それを、名作「さんかく」の吉田恵輔監督が映画化しかも99分とかなりコンパクトにまとめています。吉田啓輔監督をすべて見ているわけではありませんが、「さんかく」は邦画史に残ってもオカシクナイ名作だと思ってます。ちょっと言い過ぎかな?でも、観てない人が多いけれど名作だと思います。凄く、男性性というものを、例えばハリウッドというアメリカナイズされた映画世界で男性性と言えばスコセッシ監督「タクシー・ドライバー」だと思いますが、日本の映画世界で言えば私は「さんかく」だと思うんです。それくらい普遍性があると思ってます。多分「タクシー・ドライバー」と「さんかく」を比較している人はいないと思いますけれど、私には男性性という単語で繋がってる映画。
タクシー・ドライバー の予告
さんかく 予告
アメリカと日本の違い・・・
W主演で、巻き込まれる方のダメ加減が絶妙で良いですね、この俳優さんは全然知らなかったですが、面白いです。すっごく普通の人に見えます。まばたきの演技がサイコーに良かった。しかし吉田恵輔監督が凄いと思うのは、もう1人の主役を軸にしているところです。
また、コメディ部分は全てムロツヨシさんが持っていきますが、納得の演技でこちらも良かったです。こういう人は多分これからもたくさんの映画で見かける事になるんだろうな。安定感がありますし、凄く良かったし笑えます。
が、その上をいくのが、森田くんです。
この人も全然知らなかった人ですが、とにかく虚無感のある眼の演技が凄い。何をしてもどうにもならない上に全てを諦めた人にしか宿らない瞳をしていて、マジでヤバい人にしか見えません。

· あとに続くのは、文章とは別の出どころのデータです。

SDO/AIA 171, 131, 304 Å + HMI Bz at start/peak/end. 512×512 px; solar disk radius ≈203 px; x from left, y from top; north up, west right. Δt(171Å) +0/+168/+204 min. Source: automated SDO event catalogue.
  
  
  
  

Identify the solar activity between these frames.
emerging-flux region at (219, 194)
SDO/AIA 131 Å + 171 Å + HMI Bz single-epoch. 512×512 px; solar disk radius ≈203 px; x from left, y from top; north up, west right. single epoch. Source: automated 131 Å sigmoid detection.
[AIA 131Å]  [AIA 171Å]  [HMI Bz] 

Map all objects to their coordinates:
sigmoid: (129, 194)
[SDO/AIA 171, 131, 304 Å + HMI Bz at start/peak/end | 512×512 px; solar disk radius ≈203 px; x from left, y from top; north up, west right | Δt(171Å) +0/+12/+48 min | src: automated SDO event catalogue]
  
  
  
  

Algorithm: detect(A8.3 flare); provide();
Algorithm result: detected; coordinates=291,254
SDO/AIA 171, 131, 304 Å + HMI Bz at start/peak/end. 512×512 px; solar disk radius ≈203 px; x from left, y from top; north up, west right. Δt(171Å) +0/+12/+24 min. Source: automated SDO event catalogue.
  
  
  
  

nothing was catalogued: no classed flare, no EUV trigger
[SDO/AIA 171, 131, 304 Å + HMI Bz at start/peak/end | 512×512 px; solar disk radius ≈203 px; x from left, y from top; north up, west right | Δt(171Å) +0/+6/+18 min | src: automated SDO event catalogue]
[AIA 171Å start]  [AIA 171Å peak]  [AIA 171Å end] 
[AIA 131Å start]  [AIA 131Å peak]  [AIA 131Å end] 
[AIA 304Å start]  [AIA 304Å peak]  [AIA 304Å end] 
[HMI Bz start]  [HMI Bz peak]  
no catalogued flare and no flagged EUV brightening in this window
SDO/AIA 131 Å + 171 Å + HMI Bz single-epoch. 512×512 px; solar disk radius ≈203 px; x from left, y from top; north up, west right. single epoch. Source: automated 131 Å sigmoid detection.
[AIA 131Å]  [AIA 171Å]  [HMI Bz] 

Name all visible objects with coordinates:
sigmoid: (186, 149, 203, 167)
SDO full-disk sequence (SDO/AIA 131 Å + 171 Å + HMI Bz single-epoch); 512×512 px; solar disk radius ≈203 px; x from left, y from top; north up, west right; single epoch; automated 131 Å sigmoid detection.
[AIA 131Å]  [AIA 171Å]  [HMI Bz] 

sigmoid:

皆さん高校生から大人まで演じ分けられていますが、森田くんは別格に演じ分けられてて素晴らしかったです。
それと、タイトルが出る瞬間が素晴らしく良かった。
普通の人は絶対に経験した事がない瞬間と、普通の人が皆経験しているが人に見せた事がない瞬間を、カットバックしながらクライマックスに進む演出は凶悪です。
邦画にアレルギーが無い全ての人に、オススメします。